■ **What you have to do**:
Write out, word for word, every line in the data below from the one containing "Aurélien-AUDY-photog" to the one containing "Bruno Dupire 39", both of them included.

■ **Records provided**:
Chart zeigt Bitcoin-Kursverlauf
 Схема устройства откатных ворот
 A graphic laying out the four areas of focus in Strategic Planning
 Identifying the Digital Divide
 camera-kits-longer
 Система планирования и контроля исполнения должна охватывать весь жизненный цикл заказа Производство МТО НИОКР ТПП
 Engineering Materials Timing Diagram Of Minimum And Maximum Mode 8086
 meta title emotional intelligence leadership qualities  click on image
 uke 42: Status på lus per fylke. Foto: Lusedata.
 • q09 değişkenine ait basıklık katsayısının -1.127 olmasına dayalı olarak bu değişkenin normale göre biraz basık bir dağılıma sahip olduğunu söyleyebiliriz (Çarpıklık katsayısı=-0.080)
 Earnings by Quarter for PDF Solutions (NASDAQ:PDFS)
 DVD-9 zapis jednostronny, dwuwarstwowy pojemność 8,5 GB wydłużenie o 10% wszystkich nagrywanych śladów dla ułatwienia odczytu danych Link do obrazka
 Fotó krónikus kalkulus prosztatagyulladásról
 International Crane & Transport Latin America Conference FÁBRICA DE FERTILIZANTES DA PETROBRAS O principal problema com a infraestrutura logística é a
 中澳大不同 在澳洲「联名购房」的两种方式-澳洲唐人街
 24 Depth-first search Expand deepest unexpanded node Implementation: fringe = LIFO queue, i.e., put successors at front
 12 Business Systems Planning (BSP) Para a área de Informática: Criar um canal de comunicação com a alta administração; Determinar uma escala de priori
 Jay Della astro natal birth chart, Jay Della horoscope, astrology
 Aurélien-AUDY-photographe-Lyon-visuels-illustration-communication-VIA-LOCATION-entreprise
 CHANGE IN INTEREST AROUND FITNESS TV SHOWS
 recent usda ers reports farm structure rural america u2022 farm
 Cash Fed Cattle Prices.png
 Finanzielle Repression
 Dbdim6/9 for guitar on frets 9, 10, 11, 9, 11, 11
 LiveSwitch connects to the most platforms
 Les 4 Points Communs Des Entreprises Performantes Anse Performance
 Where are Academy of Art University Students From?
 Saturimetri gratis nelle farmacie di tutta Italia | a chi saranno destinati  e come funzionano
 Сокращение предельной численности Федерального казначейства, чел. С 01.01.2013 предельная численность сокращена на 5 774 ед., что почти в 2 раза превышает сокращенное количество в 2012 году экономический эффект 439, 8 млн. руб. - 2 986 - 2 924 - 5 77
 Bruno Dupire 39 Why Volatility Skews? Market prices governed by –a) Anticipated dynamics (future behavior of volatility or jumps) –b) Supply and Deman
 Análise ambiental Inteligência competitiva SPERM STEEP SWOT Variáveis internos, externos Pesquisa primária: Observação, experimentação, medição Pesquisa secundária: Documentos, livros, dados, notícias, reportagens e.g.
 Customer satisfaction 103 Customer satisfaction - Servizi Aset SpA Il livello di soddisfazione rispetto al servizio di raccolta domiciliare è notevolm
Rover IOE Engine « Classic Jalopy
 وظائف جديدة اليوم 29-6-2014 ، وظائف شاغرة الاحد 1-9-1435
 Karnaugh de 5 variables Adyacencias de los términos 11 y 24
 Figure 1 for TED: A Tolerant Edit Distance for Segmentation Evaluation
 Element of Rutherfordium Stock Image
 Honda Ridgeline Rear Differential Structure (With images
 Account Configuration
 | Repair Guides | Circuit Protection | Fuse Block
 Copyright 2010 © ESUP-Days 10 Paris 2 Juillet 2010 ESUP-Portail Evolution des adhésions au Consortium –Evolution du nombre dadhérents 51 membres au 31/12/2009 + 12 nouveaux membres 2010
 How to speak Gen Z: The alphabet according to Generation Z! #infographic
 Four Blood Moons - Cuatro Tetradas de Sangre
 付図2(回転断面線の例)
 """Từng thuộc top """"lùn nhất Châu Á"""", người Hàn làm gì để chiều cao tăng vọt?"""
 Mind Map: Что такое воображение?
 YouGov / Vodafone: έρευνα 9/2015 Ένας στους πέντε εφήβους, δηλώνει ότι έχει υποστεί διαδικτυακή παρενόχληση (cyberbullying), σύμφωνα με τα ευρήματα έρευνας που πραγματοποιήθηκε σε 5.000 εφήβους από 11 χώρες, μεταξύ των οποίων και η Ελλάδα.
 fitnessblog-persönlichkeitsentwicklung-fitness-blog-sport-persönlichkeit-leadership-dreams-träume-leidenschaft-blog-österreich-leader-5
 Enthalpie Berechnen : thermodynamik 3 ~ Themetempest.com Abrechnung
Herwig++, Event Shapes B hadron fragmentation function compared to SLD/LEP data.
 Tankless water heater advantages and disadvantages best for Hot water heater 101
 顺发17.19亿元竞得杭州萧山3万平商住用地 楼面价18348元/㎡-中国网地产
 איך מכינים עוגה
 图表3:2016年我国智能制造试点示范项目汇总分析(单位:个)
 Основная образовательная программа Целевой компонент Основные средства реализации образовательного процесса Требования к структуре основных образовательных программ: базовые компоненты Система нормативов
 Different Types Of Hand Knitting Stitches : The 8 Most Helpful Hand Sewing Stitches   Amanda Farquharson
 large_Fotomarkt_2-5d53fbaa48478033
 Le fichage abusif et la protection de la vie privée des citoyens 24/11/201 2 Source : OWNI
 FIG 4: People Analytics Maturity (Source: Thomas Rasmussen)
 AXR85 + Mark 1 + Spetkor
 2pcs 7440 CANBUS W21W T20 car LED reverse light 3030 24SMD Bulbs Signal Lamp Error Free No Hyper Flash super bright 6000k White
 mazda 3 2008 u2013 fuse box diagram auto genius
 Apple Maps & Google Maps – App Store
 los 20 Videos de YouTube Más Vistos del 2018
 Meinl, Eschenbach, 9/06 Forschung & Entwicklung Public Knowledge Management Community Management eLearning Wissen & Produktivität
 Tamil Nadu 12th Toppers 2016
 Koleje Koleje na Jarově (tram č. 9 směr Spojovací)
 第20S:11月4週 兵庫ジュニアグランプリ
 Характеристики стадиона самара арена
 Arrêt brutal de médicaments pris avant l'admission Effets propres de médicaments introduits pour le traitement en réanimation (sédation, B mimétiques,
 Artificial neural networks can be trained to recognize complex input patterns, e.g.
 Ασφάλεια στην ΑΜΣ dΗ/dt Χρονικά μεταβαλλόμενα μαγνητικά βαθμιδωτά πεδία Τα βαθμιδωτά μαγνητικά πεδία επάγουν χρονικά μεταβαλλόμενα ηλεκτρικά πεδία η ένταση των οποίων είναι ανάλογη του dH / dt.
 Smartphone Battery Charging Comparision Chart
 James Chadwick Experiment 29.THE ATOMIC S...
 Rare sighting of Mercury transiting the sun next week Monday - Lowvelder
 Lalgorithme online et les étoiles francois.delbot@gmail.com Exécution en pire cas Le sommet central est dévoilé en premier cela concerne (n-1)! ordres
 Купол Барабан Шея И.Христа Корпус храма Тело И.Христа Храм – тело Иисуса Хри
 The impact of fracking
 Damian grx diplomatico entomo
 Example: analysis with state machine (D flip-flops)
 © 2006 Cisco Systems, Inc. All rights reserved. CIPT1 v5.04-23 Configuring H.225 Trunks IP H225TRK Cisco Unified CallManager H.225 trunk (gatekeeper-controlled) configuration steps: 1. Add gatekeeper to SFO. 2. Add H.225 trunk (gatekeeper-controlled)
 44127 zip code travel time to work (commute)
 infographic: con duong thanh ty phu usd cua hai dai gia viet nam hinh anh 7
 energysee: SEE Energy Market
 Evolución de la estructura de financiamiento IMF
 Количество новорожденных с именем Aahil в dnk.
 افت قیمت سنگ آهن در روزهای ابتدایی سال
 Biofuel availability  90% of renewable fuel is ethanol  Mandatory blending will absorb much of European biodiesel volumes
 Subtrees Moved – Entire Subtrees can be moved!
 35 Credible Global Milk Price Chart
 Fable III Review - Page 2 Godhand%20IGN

■ **Solution**:
 Aurélien-AUDY-photographe-Lyon-visuels-illustration-communication-VIA-LOCATION-entreprise
 CHANGE IN INTEREST AROUND FITNESS TV SHOWS
 recent usda ers reports farm structure rural america u2022 farm
 Cash Fed Cattle Prices.png
 Finanzielle Repression
 Dbdim6/9 for guitar on frets 9, 10, 11, 9, 11, 11
 LiveSwitch connects to the most platforms
 Les 4 Points Communs Des Entreprises Performantes Anse Performance
 Where are Academy of Art University Students From?
 Saturimetri gratis nelle farmacie di tutta Italia | a chi saranno destinati  e come funzionano
 Сокращение предельной численности Федерального казначейства, чел. С 01.01.2013 предельная численность сокращена на 5 774 ед., что почти в 2 раза превышает сокращенное количество в 2012 году экономический эффект 439, 8 млн. руб. - 2 986 - 2 924 - 5 77
 Bruno Dupire 39 Why Volatility Skews? Market prices governed by –a) Anticipated dynamics (future behavior of volatility or jumps) –b) Supply and Deman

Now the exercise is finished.